• _PASSAGE_
= = = = =

When I first started dating my (now) wife, she saw me lose money on a real estate deal. As a first impression for real estate investing, it left a lot to be desired.

And it’s been a long road since, in warming her to the enterprise of real estate investing.

It’s a common dynamic: one spouse becomes intrigued by real estate, while the other is skeptical. The skeptical spouse has an easy argument too: “You want to put all of our hard-earned money into some real estate pipe dream? Are you crazy?!”

Don’t get me wrong, a degree of skepticism is healthy in evaluating any investment; stocks, bonds, real estate, gold, cryptocurrency, you name it. But being too conservative is no better than being reckless. Leaving money in cash results in a guaranteed loss of around 2% a year to inflation, making it the riskiest choice of all!

If your spouse opposes your dreams of building passive income through real estate investing, here’s the ultimate persuasion strategy to win them over, heart and soul.

 

Stage 1 of Your Master Plan: Reframe the Conversation

You’ll never win this argument on your spouse’s terms and assumptions. You’ll need to shift the entire framework of the conversation to reflect the realities of real estate investing, not their assumptions about it.

 

Reframing Part I: Earning, Not Spending

In all likelihood, your spouse is looking at a prospective real estate deal through the lens of “spending” money. All they hear is “I want to take $30,000 of our money and buy something with it.”

Which, of course, misses the point of rental investing. The point is to earn money, not to spend it.

The first step in reframing the conversation is to make it about generating extra income every month. Shift the conversation to be about the monthly cash flow you can expect, and what you and your partner should do with it.

Tap into their dreams, their hopes, their desires. Do they want to travel more? Cut back on their working hours to spend more time with the kids? Have more date nights?

Ask them about it. “Hey honey, if we could generate $500/month from the right property, what would you want to put it toward?”

You could even show them a Sankey diagram of how rental cash flow moves, if you want an excuse to show off your vocabulary and expertise!

 

Reframing Part II: From “Whether” to “What Kind”

Most investment portfolios should have some diversification in real estate. That doesn’t have to mean direct ownership of course; you can invest in real estate indirectly through REITs, private notes, crowdfunding websites, syndication deals, even ETFs and mutual funds that own shares of home construction and commercial real estate firms.

= = = = =

• _DATA SECTION_
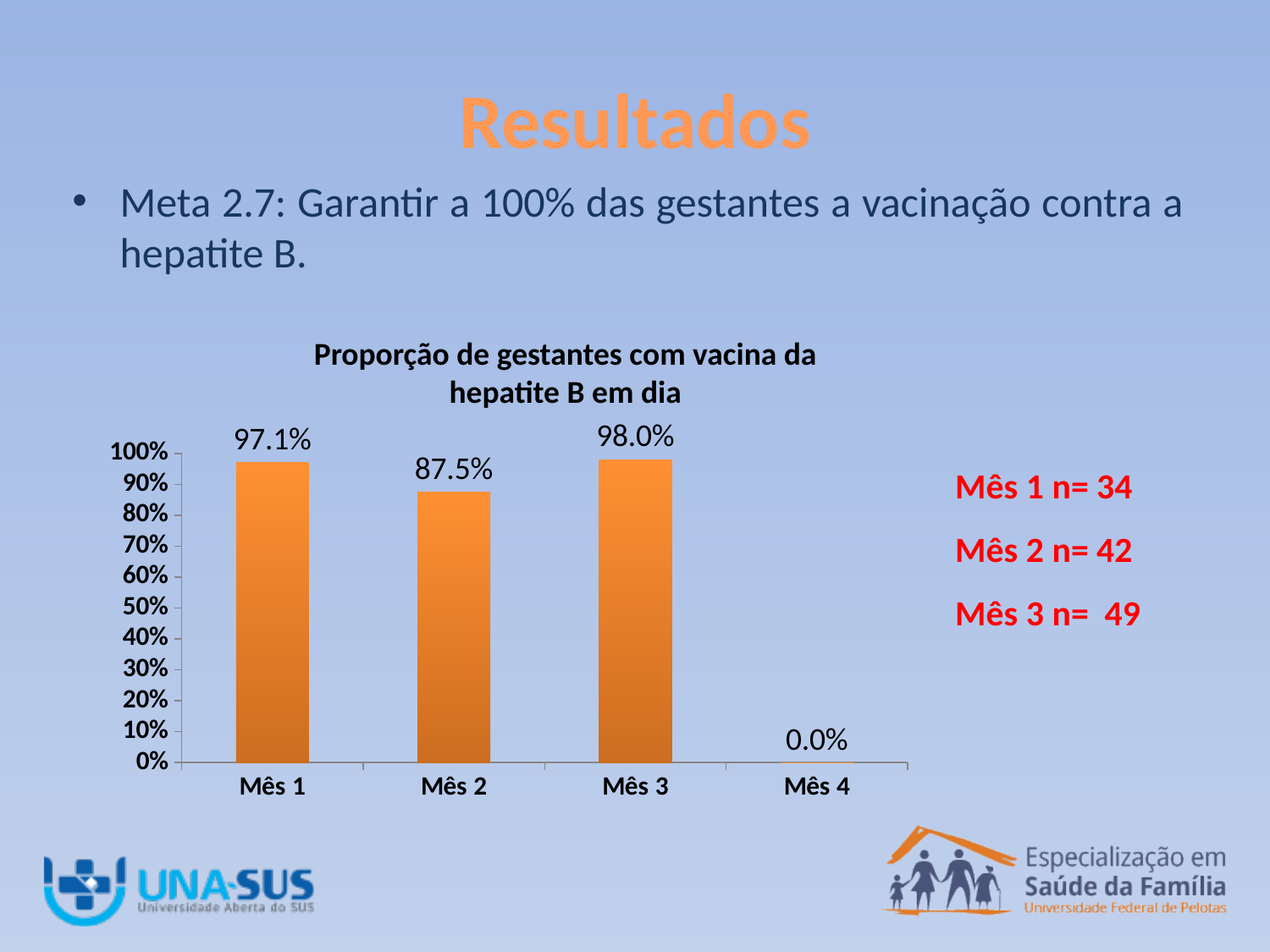
What kind of chart is shown on the slide? bar chart What is the title of the chart? Proporção de gestantes com vacina da hepatite B em dia What is the value for Mês 1? 97.1% What is the value for Mês 3? 98.0% How many months are shown on the x axis? 4 What is the difference between the values for Mês 1 and Mês 2? 9.6% What is the value for Mês 4? 0.0% Which is larger, the value for Mês 2 or the value for Mês 3? Mês 3 Which month has the highest value? Mês 3 Which month has the lowest value? Mês 4 Is the value for Mês 2 greater or less than 90%? less What is the value for Mês 2? 87.5%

= = = = =

• _EXERCISES TO COMPLETE_
- a) From the passage on persuading a spouse about real estate investing, extract the text starting with "You could even" and going on through "real estate firms.".
- b) Continue the article on winning over a skeptical spouse to real estate investing from the point where it stops.

• _ANSWERS TO THIS EXERCISE_
- a)
You could even show them a Sankey diagram of how rental cash flow moves, if you want an excuse to show off your vocabulary and expertise!

 

Reframing Part II: From “Whether” to “What Kind”

Most investment portfolios should have some diversification in real estate. That doesn’t have to mean direct ownership of course; you can invest in real estate indirectly through REITs, private notes, crowdfunding websites, syndication deals, even ETFs and mutual funds that own shares of home construction and commercial real estate firms.

- b)
But direct real estate ownership comes with perks ranging from leverage to control over returns to generous real estate tax deductions. Perhaps best of all, investors can predict with precision their returns, through calculating rental cash flow before investing.

Reframe the conversation away from “Here’s why we should move our money into real estate,” to “Let’s discuss our target asset allocation, and how much of our portfolio we want in stocks, real estate, and bonds.”

Because really, who can argue with diversification? I can’t.

 

Reframing Part III: Passive Income Provides Safety & Security

There’s an old adage that “the average millionaire has seven different sources of income.” As far as I can tell there’s no hard data to prove that, but to fixate on the number seven is to miss the point.

The point is that the wealthy create multiple streams of passive income, to earn money while they sleep. Or play with their kids, or golf, or travel the world.

Active income is great, but it has a cap of 40-50 hours a week. You can’t earn any more because you run out of time. But there’s no limit to the amount of passive income that you can generate.

The more sources of passive income you have, the less dependent you are on any one source of income – including your full-time job. Passive rental income, therefore, serves as a hedge against the loss of a job, creating security by diversifying your income sources.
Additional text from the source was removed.